Conference Tackles Identity, Cybersecurity Programs In Next Administration

U.S. federal government identity and smart card programs have grown significantly under the Bush administration. But with the election a week away, one important question on people's minds is, what will happen under the next administration?

This was a common theme for presenters as the Smart Card Alliance held its three-day, 7th annual government conference and hosted a meeting of the federal government's Interagency Advisory Board.

Smart cards, biometrics and identity spending got a boost from two wars and programs to improve homeland security, according to Jeremy Grant, identity solution analyst for Stanford Group, an investment banking and advisory company. Grant estimates federal spending on major U.S. identity solution programs grew 58.6 percent in 2007 to $1.6 billion, and by another 47.5 percent this year. He projects spending growth will flatten in 2009, growing by 3.1 percent.

Looking ahead to the new administration of either candidate, Grant expects good support for homeland security programs like U.S. VISIT, TWIC and electronic passport.

"Identity programs have not been particularly partisan," he said.

Grant is particularly bullish on the outlook for biometrics for defense and intelligence identity applications, which have proven themselves as valuable warfighting tools against the asymmetric threat facing America today. Special Forces in Iraq are capturing fingerprints for detainees, and finding 29 percent of them are getting a match in DoD databases, allowing them to identify and remove about two people a day who are known to be involved in Improvised Explosive Device (IED) activity against U.S. troops.

"Denying the enemy anonymity has proven it can help win wars," Grant said.

Still, with the economy, an expensive bailout and promises for more healthcare coverage on the table, figuring out identity strategy is likely to be low on the list of priorities for either new president, according to Grant.
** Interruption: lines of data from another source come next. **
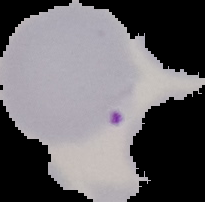

Summary:
  - Preparation: thin blood film
  - Image size: 205×202 pixels
  - Image type: segmented cell region with the area outside set to black
  - Result: malaria parasites detectedIdentify the cell.
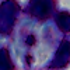
This is a leukocyte.

Micrograph. 1000x magnification.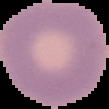

result = no Plasmodium parasites seen
image size = 109×109 pixels
preparation = thin blood film
image type = segmented cell region with the area outside set to black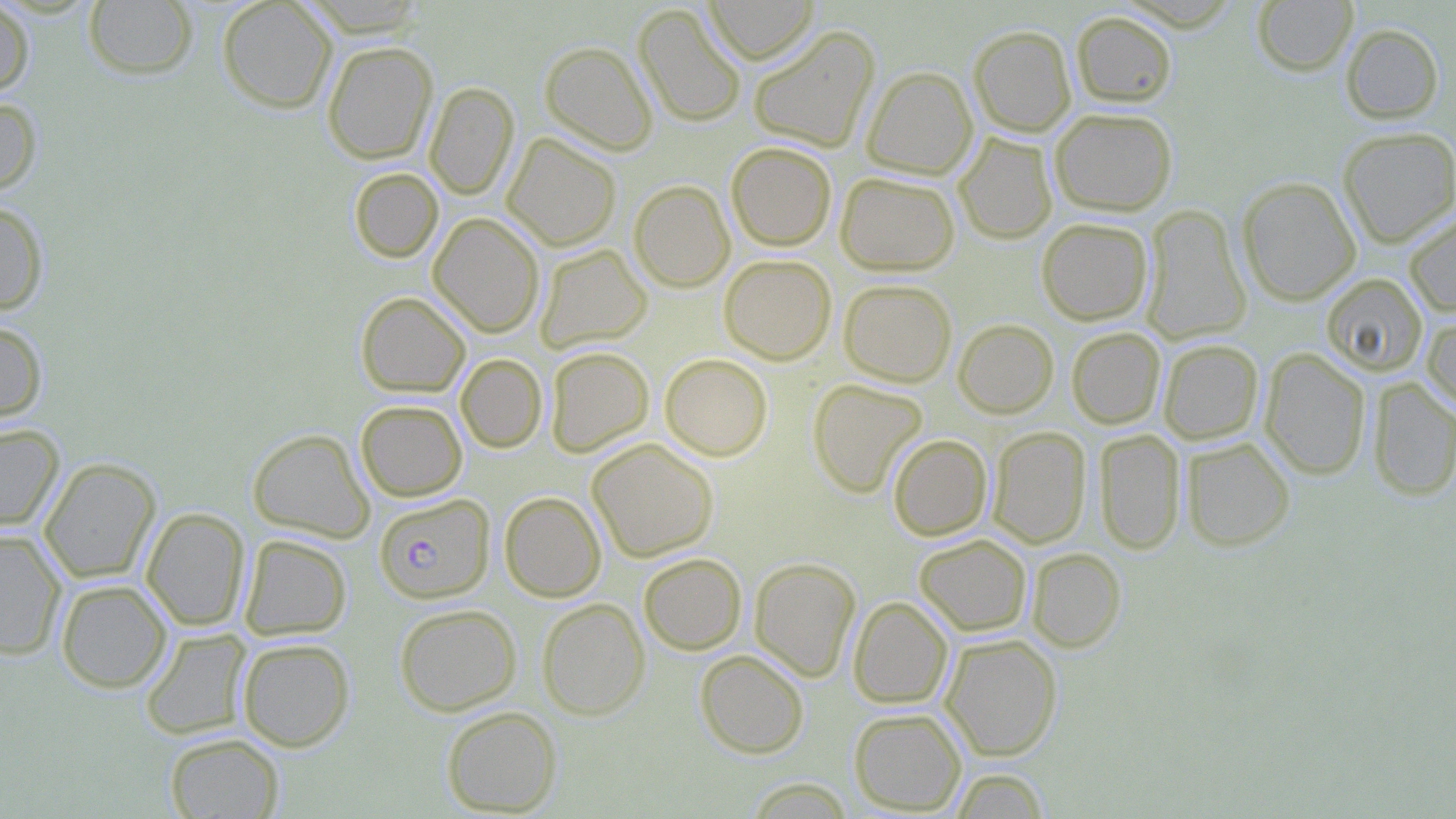 Approximate bounding boxes as (x1, y1, x2, y2) in pixels. Plasmodium falciparum-infected red blood cell locations: (377, 495, 497, 605). Uninfected red blood cell locations: (0, 0, 34, 99), (217, 0, 338, 113), (704, 0, 818, 64), (1253, 0, 1358, 76), (83, 1, 198, 79), (634, 4, 746, 128), (1071, 11, 1177, 108), (969, 24, 1076, 137), (1340, 24, 1444, 124), (747, 25, 881, 153), (322, 40, 438, 165), (540, 41, 658, 156), (862, 66, 978, 180), (424, 81, 519, 200), (0, 96, 43, 197), (1049, 107, 1178, 216), (1338, 127, 1456, 247), (502, 133, 621, 251), (954, 133, 1057, 244), (726, 142, 837, 251), (349, 167, 443, 263), (835, 171, 960, 275), (1236, 176, 1361, 306), (628, 179, 735, 292), (0, 199, 49, 315), (1142, 204, 1252, 345), (1404, 211, 1456, 317), (428, 213, 545, 338), (1036, 217, 1153, 326), (535, 244, 652, 352), (719, 254, 836, 364), (1321, 272, 1428, 376), (838, 278, 957, 387), (356, 291, 470, 397), (1421, 308, 1456, 416), (953, 318, 1059, 418), (0, 320, 49, 424), (1066, 327, 1166, 429), (1158, 339, 1264, 445), (545, 346, 654, 456), (1259, 348, 1371, 480), (455, 353, 547, 453), (660, 353, 773, 461), (1368, 377, 1456, 501), (808, 378, 928, 498), (355, 399, 467, 501), (0, 423, 64, 532), (987, 426, 1091, 548), (248, 428, 374, 543), (1094, 428, 1186, 555), (887, 433, 993, 541), (1181, 437, 1295, 551), (587, 438, 719, 562), (39, 457, 161, 583), (499, 491, 606, 602), (141, 507, 250, 631), (0, 530, 67, 661), (239, 534, 352, 640), (914, 534, 1032, 636), (1027, 548, 1126, 652), (638, 552, 747, 655), (749, 557, 861, 682), (55, 579, 172, 693), (848, 596, 953, 709), (537, 598, 649, 721), (394, 603, 522, 715), (140, 628, 251, 740), (941, 634, 1062, 761), (236, 637, 355, 752), (695, 649, 809, 758), (441, 705, 562, 816), (848, 707, 967, 815), (164, 732, 285, 818), (948, 767, 1050, 818), (744, 777, 855, 818). Slide-level diagnosis: Plasmodium falciparum. Optical microscopy. Image is 1456×819 pixels. Single field of view. May-Grünwald-Giemsa-stained preparation. 1000x magnification. Thin blood smear.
Identity is so critical to so many missions of the Department of Homeland Security they have created an organization dedicated to it. Kathleen Kraninger, director of the Office of Screening Coordination, explained that their role is "to examine how we look at identity for the long term across all of our programs" and to try to rationalize what until now has tended to be separate systems and applications.

Looking more broadly at information security, there has been an awakening in recent years to its importance and the fact that the threat has escalated from individual hackers to organized crime to the nation/state level, according to Paul Kurtz, an advisor on cyber security to both the Clinton and Bush administrations and who is currently chief operating officer of Good Harbor Consulting and an on-air consultant to CBS News.

The Bush administration's Comprehensive National Cybersecurity Initiative (CNCI) identified key issues, including a very low level of situational awareness, and cybersecurity has been put up as a key transition issue. Kurtz predicts that the pendulum will swing and government will start to do more about information security, including work on supply chain security management, more effective attack analysis and seeing how HSPD-12 can be pushed out beyond government.